Marcos lived his life to the fullest. His life was soccer, and he played an important role in informing the fans and in helping further the popularity of the sport.

Marcos was born to Spanish parents in 1913, and began playing football with amateur side Germania Club in 1930. He also played for Asturias Club, but his prime was cut short by a serious knee injury, which forced him into early retirement.

Marcos did not want to leave football, so he registered as a referee in the Mexican Football League in Mexico City. The most controversial episode that occurred while he was a referee came during the Necaxa-Asturias match in 1939 when a brawl between players from both teams resulted in trouble in the stands and eventually the fire at what was then Asturias Field.

In those years, he began to write a soccer column in a newspaper, and when radio fever hit Mexico, his voice became extremely popular with the fans. In 1942, he finished his refereeing career and alternated between journalism and coaching.

Marcos was so amazing that sometimes he would coach his club in a game and simultaneously offer commentary on the radio, and then, after the match was over, he would the talk to the players in the dressing room while he sat on a chair and wrote the match report for the newspaper.

As a trainer, he had a succesful career with Necaxa, America, and Toluca, where he won the Cup trophy and guided the club to a runner-up spot in the league. Marcos also coached the national team between 1958 and 1960, going unbeaten for 13 matches, including a 2-1 victory over England in Mexico City. But after having various differences with the press, he left the team to Ignacio Trelles, who qualified Mexico for the 1962 World Cup.

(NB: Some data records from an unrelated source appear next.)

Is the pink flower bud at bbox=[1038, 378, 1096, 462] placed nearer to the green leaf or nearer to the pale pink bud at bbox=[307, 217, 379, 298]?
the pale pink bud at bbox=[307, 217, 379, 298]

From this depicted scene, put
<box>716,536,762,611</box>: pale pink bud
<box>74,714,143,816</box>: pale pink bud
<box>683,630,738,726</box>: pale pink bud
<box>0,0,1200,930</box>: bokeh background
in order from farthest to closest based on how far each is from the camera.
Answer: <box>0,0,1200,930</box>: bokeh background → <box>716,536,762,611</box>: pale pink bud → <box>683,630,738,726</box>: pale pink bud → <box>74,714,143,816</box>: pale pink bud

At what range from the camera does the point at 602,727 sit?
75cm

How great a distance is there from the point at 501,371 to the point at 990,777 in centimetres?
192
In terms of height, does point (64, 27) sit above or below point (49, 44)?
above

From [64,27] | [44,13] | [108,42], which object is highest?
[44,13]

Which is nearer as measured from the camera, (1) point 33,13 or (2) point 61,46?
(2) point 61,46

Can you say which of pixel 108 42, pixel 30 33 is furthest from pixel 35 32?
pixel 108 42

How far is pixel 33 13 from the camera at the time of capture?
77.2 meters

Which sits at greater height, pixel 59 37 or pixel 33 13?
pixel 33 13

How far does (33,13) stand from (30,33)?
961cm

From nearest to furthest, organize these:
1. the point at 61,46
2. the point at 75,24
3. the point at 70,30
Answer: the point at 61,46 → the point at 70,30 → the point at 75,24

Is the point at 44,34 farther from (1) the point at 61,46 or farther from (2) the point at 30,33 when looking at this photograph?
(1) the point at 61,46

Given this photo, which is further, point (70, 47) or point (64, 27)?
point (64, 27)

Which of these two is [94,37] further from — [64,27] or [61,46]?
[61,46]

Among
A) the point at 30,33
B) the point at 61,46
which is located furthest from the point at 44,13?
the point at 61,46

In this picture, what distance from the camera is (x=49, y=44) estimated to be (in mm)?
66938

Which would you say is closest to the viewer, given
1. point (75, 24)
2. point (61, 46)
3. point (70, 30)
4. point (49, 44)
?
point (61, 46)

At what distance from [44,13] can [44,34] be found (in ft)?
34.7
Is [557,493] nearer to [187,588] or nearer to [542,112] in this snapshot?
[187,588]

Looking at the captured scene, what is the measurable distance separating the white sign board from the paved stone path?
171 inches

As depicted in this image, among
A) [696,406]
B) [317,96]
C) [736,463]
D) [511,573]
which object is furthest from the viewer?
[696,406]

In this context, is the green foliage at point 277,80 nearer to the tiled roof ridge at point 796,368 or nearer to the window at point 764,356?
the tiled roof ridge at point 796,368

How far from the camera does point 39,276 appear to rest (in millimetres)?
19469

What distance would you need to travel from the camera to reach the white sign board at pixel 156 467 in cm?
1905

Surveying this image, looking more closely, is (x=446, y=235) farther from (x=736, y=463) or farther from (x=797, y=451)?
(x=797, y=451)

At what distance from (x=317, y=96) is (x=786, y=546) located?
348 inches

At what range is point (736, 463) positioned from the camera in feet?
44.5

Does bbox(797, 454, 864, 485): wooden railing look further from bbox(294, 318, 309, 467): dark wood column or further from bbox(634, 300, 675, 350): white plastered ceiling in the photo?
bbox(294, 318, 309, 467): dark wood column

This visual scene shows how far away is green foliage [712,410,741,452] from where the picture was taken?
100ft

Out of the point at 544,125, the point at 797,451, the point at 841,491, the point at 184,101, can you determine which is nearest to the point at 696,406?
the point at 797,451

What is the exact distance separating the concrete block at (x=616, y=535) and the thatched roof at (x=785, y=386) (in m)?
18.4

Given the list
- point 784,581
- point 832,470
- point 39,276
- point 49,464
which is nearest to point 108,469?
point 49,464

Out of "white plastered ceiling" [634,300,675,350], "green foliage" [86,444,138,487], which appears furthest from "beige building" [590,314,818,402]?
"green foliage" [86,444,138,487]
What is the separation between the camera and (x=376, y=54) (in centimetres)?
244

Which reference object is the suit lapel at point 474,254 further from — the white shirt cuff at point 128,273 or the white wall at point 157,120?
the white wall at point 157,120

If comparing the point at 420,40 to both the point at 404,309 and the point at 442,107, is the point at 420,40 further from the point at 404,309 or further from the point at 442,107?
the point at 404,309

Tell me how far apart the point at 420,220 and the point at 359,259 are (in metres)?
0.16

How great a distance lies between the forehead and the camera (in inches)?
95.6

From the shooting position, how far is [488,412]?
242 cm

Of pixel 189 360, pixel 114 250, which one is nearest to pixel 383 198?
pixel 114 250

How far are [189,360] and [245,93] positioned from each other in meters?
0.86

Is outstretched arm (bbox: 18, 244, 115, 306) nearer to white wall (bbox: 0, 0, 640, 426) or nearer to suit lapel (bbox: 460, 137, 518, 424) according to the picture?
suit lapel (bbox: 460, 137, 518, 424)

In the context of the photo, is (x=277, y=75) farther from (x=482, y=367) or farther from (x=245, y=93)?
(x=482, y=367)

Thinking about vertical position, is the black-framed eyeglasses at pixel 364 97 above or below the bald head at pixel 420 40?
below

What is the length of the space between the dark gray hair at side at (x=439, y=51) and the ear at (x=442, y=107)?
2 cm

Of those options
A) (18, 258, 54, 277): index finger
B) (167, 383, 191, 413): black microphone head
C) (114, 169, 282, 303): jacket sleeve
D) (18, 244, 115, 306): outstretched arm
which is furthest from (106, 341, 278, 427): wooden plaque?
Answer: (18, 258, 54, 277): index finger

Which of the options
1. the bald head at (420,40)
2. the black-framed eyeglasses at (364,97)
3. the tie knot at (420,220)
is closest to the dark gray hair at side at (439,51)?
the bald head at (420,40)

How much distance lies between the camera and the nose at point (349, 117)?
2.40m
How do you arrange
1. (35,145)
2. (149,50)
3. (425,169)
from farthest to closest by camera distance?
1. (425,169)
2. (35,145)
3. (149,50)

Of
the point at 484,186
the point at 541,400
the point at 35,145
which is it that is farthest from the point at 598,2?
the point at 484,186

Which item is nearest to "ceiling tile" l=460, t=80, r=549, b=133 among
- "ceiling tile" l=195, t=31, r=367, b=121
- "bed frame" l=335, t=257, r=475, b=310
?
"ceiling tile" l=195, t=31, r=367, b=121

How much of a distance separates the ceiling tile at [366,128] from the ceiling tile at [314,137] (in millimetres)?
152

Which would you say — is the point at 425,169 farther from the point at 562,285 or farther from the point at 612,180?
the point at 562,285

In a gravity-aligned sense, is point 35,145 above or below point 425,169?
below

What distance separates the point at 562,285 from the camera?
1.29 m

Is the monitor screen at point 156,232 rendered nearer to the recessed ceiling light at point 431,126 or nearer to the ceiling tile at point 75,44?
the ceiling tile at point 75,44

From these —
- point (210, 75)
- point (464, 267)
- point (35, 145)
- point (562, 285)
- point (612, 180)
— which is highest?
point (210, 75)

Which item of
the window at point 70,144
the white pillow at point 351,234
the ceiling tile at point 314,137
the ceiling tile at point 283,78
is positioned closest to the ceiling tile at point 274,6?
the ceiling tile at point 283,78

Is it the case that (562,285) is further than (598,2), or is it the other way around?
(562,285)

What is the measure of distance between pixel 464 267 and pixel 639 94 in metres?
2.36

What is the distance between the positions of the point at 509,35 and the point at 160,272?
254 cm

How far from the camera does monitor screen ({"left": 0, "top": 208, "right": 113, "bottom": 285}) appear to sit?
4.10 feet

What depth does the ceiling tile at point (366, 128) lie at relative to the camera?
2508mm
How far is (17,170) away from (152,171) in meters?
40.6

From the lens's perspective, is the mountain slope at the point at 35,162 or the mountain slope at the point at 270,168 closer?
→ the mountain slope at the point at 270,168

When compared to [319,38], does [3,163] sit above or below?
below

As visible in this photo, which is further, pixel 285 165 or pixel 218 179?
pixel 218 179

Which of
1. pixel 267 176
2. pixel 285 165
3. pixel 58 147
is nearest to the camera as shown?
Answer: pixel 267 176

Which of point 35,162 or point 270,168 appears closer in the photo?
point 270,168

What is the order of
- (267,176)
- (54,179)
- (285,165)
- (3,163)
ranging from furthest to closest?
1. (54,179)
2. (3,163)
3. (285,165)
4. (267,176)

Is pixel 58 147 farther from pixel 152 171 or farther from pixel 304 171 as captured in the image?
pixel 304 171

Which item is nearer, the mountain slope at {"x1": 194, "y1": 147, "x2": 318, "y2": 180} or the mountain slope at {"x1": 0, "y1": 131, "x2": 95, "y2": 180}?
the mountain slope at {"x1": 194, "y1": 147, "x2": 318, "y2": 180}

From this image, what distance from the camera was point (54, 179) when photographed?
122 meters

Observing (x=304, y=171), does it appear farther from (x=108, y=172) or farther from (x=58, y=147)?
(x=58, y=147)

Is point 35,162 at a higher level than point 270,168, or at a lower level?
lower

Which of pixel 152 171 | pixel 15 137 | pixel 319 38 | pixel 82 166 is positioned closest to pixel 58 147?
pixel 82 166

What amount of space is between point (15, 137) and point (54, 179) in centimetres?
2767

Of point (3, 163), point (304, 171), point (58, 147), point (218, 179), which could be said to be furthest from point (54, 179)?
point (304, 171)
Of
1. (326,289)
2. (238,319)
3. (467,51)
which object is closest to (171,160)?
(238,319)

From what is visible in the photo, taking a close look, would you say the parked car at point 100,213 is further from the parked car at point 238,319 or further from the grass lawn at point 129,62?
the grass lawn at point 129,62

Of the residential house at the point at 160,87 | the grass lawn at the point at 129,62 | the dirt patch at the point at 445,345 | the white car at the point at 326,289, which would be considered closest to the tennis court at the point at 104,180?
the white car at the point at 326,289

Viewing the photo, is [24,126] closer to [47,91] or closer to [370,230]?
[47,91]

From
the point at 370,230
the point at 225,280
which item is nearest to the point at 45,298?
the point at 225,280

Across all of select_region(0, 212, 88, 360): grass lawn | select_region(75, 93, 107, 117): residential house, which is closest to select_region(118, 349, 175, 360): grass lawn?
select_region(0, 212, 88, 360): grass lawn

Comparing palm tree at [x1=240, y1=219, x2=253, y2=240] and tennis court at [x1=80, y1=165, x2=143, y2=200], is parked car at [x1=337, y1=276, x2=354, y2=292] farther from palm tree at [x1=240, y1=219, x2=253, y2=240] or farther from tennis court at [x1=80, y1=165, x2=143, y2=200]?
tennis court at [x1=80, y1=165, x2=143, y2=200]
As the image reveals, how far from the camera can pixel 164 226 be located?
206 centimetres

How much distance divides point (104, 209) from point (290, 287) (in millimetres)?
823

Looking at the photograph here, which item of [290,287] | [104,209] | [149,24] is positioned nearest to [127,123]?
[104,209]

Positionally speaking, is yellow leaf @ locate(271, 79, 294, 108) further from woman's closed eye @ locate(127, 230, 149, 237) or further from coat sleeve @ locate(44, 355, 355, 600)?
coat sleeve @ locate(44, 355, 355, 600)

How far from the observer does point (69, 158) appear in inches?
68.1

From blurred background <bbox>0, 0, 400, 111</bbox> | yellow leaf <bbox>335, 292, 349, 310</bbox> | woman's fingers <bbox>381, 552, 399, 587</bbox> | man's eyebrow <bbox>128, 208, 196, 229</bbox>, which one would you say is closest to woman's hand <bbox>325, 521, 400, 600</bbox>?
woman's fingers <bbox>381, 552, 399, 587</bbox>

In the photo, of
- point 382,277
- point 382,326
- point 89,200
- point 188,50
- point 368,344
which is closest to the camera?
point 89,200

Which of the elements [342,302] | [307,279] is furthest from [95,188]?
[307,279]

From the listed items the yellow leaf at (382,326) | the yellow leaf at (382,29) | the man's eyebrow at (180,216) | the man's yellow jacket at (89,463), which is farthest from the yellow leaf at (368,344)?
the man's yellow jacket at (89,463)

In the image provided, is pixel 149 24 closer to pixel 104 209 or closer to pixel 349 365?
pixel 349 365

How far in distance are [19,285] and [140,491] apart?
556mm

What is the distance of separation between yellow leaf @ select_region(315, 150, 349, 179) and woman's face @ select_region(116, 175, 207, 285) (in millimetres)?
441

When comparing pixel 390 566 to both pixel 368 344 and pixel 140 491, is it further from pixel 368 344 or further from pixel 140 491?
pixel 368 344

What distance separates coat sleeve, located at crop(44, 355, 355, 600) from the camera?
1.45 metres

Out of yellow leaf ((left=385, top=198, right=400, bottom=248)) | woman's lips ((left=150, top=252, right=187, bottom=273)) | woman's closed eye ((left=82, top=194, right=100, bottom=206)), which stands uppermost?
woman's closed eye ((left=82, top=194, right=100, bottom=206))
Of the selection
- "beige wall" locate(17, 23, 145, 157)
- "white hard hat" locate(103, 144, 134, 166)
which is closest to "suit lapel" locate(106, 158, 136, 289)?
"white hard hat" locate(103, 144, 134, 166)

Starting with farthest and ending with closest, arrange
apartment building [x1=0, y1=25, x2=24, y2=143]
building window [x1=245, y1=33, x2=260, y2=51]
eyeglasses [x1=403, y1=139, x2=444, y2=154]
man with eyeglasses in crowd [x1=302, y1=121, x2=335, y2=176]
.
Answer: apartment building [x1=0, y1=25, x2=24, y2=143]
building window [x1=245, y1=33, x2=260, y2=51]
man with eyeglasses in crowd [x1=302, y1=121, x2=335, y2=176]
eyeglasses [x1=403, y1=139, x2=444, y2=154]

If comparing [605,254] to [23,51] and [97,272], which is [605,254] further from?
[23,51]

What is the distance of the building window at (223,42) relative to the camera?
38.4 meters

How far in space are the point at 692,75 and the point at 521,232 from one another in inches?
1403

By then, Marcos was an institution, and when television became popular he was a comentator for Telesistema broadcast company, known later as Televisa.

He gained notoriety for his "Four Words" editorial, and travelled around the world watching the Mexican national team, whether they were playing in a World Cup or in a friendly.

The final event Marcos witnessed was the 1998 World Cup in France, but due to illness he did not appear on TV. He was perhaps the only person in the world involved with soccer who had seen every World Cup of the 20th century.

The master of sports journalism will be remembered for his profesionalism and devotion to the job. His voice will remain in the ears of all Mexicans who love football.